Under a ruling made by the Colorado Court of Appeals on July 23, 2020, Colorado drivers do not have the right to challenge the results that come out of an officially certified Breathalyzer. Each time a breath testing machine is used to measure a person’s blood alcohol content, it issues an official certificate of functionality.
The Intoxilyzer 9000, among the more popular machines for law enforcement use, provides its serial number with the readout of the individual’s BAC. Importantly, it also provides a certifying document to verify the fact that the machine was fully functional at that time.
It’s no longer a new science
In years past, investigations have shown that BAC tests had been thrown out by courts by the tens of thousands in DUI cases. In the earlier days of breath tests being used in the field, machine problems could be caused by any number of reasons: poor calibration, stale chemicals or even rodents making a nest within the device in one notable instance.
Now, however, these tests are more reliable. As one judge put it in a Colorado case involving an intoxicated driver, breath tests are not a new or novel science. For that reason, there needs to be a real cause to dispute the results for it to have any bearing on your case.
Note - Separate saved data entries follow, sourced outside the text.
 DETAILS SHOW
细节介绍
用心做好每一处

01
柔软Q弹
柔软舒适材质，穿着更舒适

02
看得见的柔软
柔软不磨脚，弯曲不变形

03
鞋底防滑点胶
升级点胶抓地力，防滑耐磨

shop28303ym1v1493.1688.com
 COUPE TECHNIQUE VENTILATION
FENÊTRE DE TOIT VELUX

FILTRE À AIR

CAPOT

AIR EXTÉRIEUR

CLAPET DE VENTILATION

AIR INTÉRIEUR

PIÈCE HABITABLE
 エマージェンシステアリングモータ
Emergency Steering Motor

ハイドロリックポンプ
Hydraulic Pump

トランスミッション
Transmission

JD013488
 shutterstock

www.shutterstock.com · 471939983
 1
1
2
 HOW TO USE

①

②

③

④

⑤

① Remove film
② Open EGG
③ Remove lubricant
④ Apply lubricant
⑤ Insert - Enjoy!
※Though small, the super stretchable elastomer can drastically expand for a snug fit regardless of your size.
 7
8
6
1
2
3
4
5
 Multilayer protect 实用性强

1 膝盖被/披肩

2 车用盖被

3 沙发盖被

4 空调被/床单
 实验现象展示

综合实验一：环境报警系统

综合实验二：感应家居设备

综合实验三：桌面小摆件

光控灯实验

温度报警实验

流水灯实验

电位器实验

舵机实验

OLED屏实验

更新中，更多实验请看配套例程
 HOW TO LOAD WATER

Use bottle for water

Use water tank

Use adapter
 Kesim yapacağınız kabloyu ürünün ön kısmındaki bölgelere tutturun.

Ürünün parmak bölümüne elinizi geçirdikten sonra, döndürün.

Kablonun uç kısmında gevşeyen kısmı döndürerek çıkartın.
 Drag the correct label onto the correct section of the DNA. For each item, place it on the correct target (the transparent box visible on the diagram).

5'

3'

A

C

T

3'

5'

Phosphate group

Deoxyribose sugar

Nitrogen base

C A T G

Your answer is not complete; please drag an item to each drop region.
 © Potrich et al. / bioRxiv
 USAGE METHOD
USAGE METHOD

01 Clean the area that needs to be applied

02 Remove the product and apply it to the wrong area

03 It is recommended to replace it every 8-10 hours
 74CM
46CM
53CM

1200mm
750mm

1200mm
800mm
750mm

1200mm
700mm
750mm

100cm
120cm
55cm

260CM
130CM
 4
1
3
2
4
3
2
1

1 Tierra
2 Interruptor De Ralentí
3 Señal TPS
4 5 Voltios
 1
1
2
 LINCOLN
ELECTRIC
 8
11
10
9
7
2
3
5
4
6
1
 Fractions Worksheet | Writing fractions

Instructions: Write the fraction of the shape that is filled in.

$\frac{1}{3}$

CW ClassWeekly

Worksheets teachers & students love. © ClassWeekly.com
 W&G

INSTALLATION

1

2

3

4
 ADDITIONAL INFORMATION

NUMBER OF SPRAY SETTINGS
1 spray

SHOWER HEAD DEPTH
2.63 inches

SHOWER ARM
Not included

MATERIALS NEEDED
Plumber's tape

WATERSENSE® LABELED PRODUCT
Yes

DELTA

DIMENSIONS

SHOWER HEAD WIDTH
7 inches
On the other hand, there are many who view this new ruling as a way of jamming breath tests into quick and easy evidence by way of some serious justification.
The Colorado case that sparked this dramatic precedent involved an officer who pulled a person over for a dead tail light, and the officer reported that the person smelled and looked like they’d been drinking. The person consented to a breath test on an Intoxilyzer 9000, blew a reading of 0.063, and was charged with driving while ability impaired. The defendant disputed the accuracy of the machine but wasn’t successful.
Being pulled over and going through a breath test can be a stressful and scary experience. It’s important to know what your rights are before you blow so that you’re aware of what to prepare for in the legal aftermath.